Xadrez

Escreveram-me com dúvidas sobre o jogo de xadrez, e respondi (original em negrito, respostas minhas em texto normal):

Há poucos dias ouvi por parte de protestantes que seria errado jogar xadrez, pois ele teria origens no ocultismo. Foi algo passageiro e não deu para saber mais detalhes.

Que bom. Besteira é melhor não escutar, mesmo. 🙂

Explico: os protestantes têm uma péssima tendência gnóstica, que os leva a ver coisas como más em si. Para um protestante poder usar uma aliança de casamento, por exemplo (algo de comprovada origem pagã), ele precisa negar esta origem. O ideal, para eles, seria viver em um mundo etéreo, à parte, em que nada material existisse. A partir daí, eles têm esta tendência a demonizar isso ou aquilo devido a suas origens ou a alguma associação.
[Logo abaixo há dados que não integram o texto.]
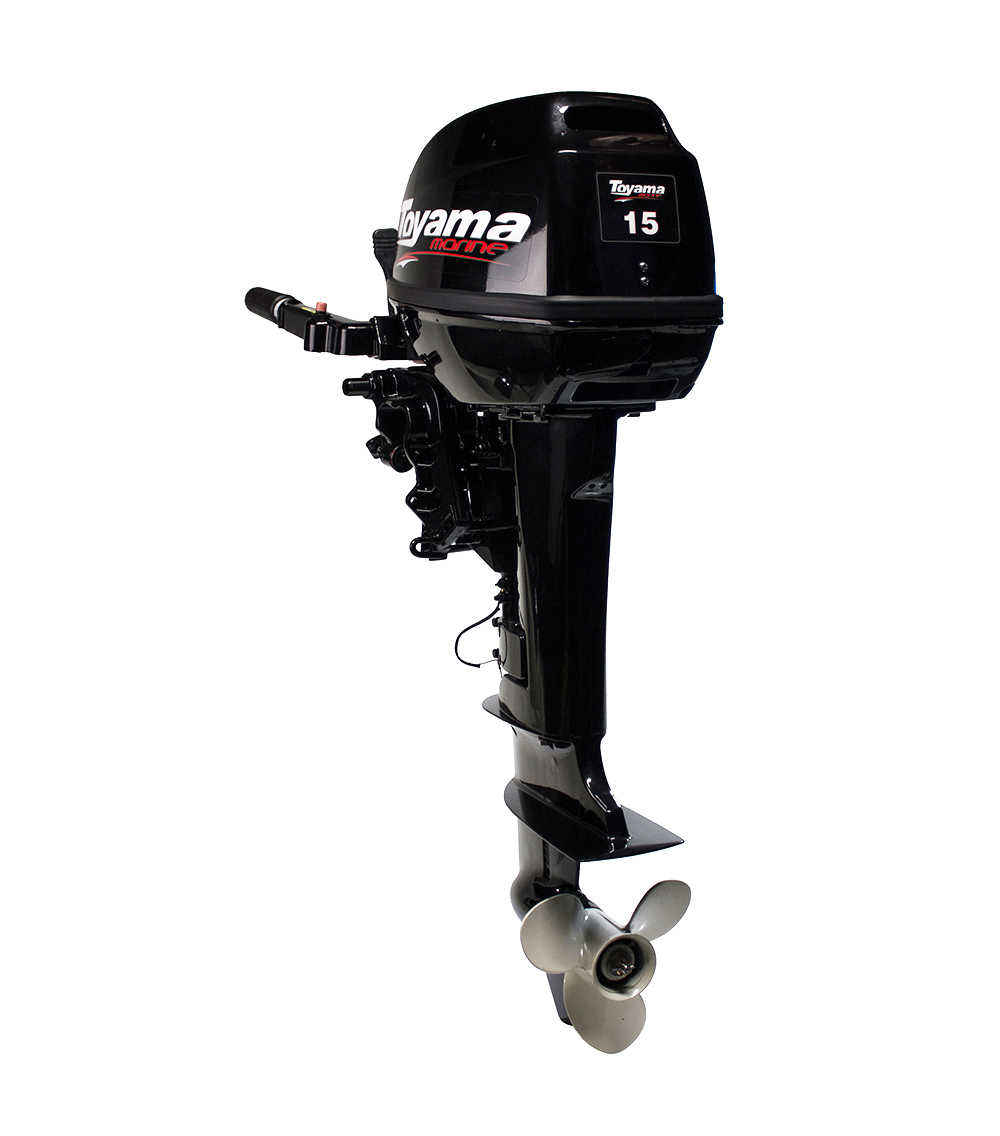 ЛОДОЧНЫЙ МОТОР TOYAMA T15BMS в Евпатории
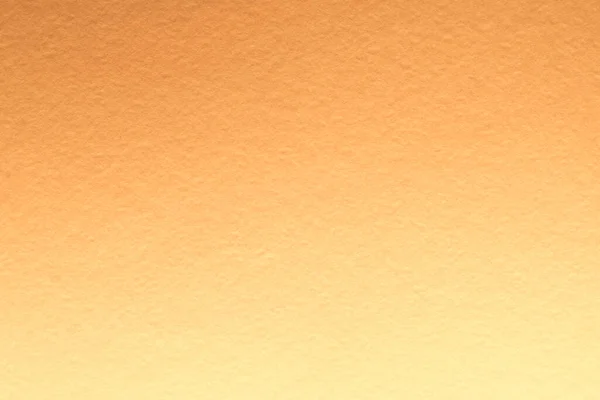 Бумажная Текстура Подсвеченная Разноцветными Цветами Оранжевая Бумага Рельефом Градиентным Переходом — стоковое фото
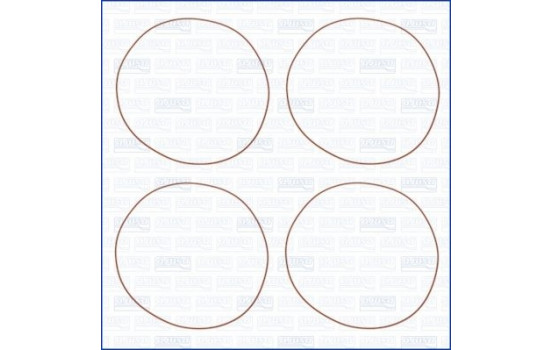 O-Ring Set, cylinder sleeve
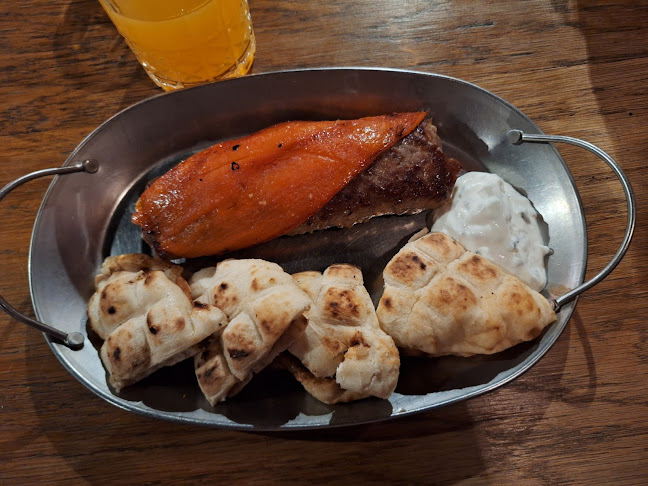 Opinii despre American bar Dollar în Osijek - Gastronomija i ugostiteljstvo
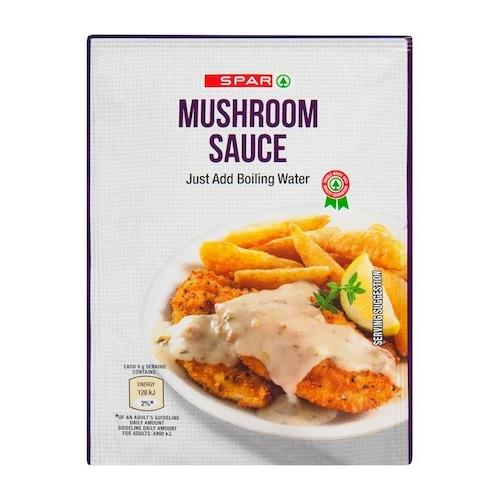 Spar Mushroom Sauce 38 g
Ora, isso não faz sentido algum. Nós sabemos que toda a Criação é boa; mau é o uso que pode ser feito dela. Sabemos também que o abuso não tolhe o uso. Os exemplos disso são incontáveis: os macumbeiros usam panelas de barro para seus “trabalhos”; mesmo assim, podemos comer moquecas à vontade, mesmo elas sendo feitas em panelas de barro. Do mesmo modo, os protestantes usam terno e gravata, o que não torna esta roupa proibida. E por aí vai. Só o que se deve evitar é o escândalo, ou seja, dar a falsa impressão de que damos nosso aval a uma coisa que é errada. Assim, não é recomendável que se use roupas brancas e turbantes com colares coloridos no pescoço ou ternos feios e mal-cortados, não por estas combinações serem “demoníacas” ou qualquer besteira assim, mas para que as pessoas não pensem que somos macumbeiros ou protestantes.

Deste modo, mesmo que o xadrez fosse algo que houvesse começado no meio mais negro dos seguidores de demônios antropófagos, ele poderia ser jogado à vontade desde que esta identificação de xadrez e demonolatria não fosse automática e comum. Em outras palavras: todo mundo presume que reconheceu um macumbeiro ao ver uma pessoa de branco com colares coloridos ou que reconhece um herege ao ver um terno feio e mal-cortado somado a um livro preto debaixo do braço, o que faz com que se deva evitar estes trajes. Ninguém, porém, a não ser casos clínicos graves de doença mental, identifica xadrez e demonolatria, o que faz com que não haja problema algum com o xadrez. Há algumas décadas seria até possível, forçando muito a barra, acusar uma identificação de xadrez com comunismo soviético, mas mesmo isso seria tênue demais… 🙂

Em termos de “culpa por associação'” assim, a Sã Doutrina nos ensina que não devemos dar escândalo, mas que não existe “contaminação” à moda protestante. O único outro problema possível seria se o xadrez levasse, em si, a práticas condenáveis ou fosse ocasião para que surgisse a tentação dessas práticas. Como xadrez não é strip-poker, porém, não é um risco que se corra. 😉

Sabemos que protestantes não são fontes confiáveis, além do típico senciacionalismo deles. Mas como gosto muito de jogar xadrez e não sei muita coisa sobre a história desse jogo (só conheço a mais comum, que diz que foi inventado por um sábio a pedido de um rei, inclusive o sábio teria pedido um pagamento em grãos que deveriam ser distribuídos pelo tabuleiro), fiquei com essa “pulga atrás da orelha”.

Detefon nela. Deixe de dar ouvidos a besteiras de hereges e vc estará bem melhor. 🙂

Você conhece as origens desse jogo?

Parece que é de origem indiana, por volta do século 7; muitos fatores pontam para esta origem. Como muita coisa daquela época, ele nos veio por meio dos árabes (donde se explicam alguns termos, como “xeque”, título de nobre árabe), que ainda conservam em sua língua termos originais do jogo em sua origem indiana (como o nosso “bispo”, que é chamado pelos árabes de “elefante” – o que faz sentido, aliás, dentro do jogo. Pense no bispo como uma unidade militar blindada, o equivalente moderno dos elefantes encouraçados das guerras indianas antigas, e seus movimentos farão muito mais sentido).

Saberia se existe algo que desabonasse sua prática por cristãos?

Não, em absoluto. Só o que poderia ser problemático seria uma relação pouco sadia com o jogo (deixar de cumprir os seus deveres para jogar, etc.), não o jogo em si. Pelo contrário, aliás: é um excelente treinamento mental, para quem gosta (não é o meu caso; não gosto de jogo algum, mas meu gosto não é parâmetro para nada…).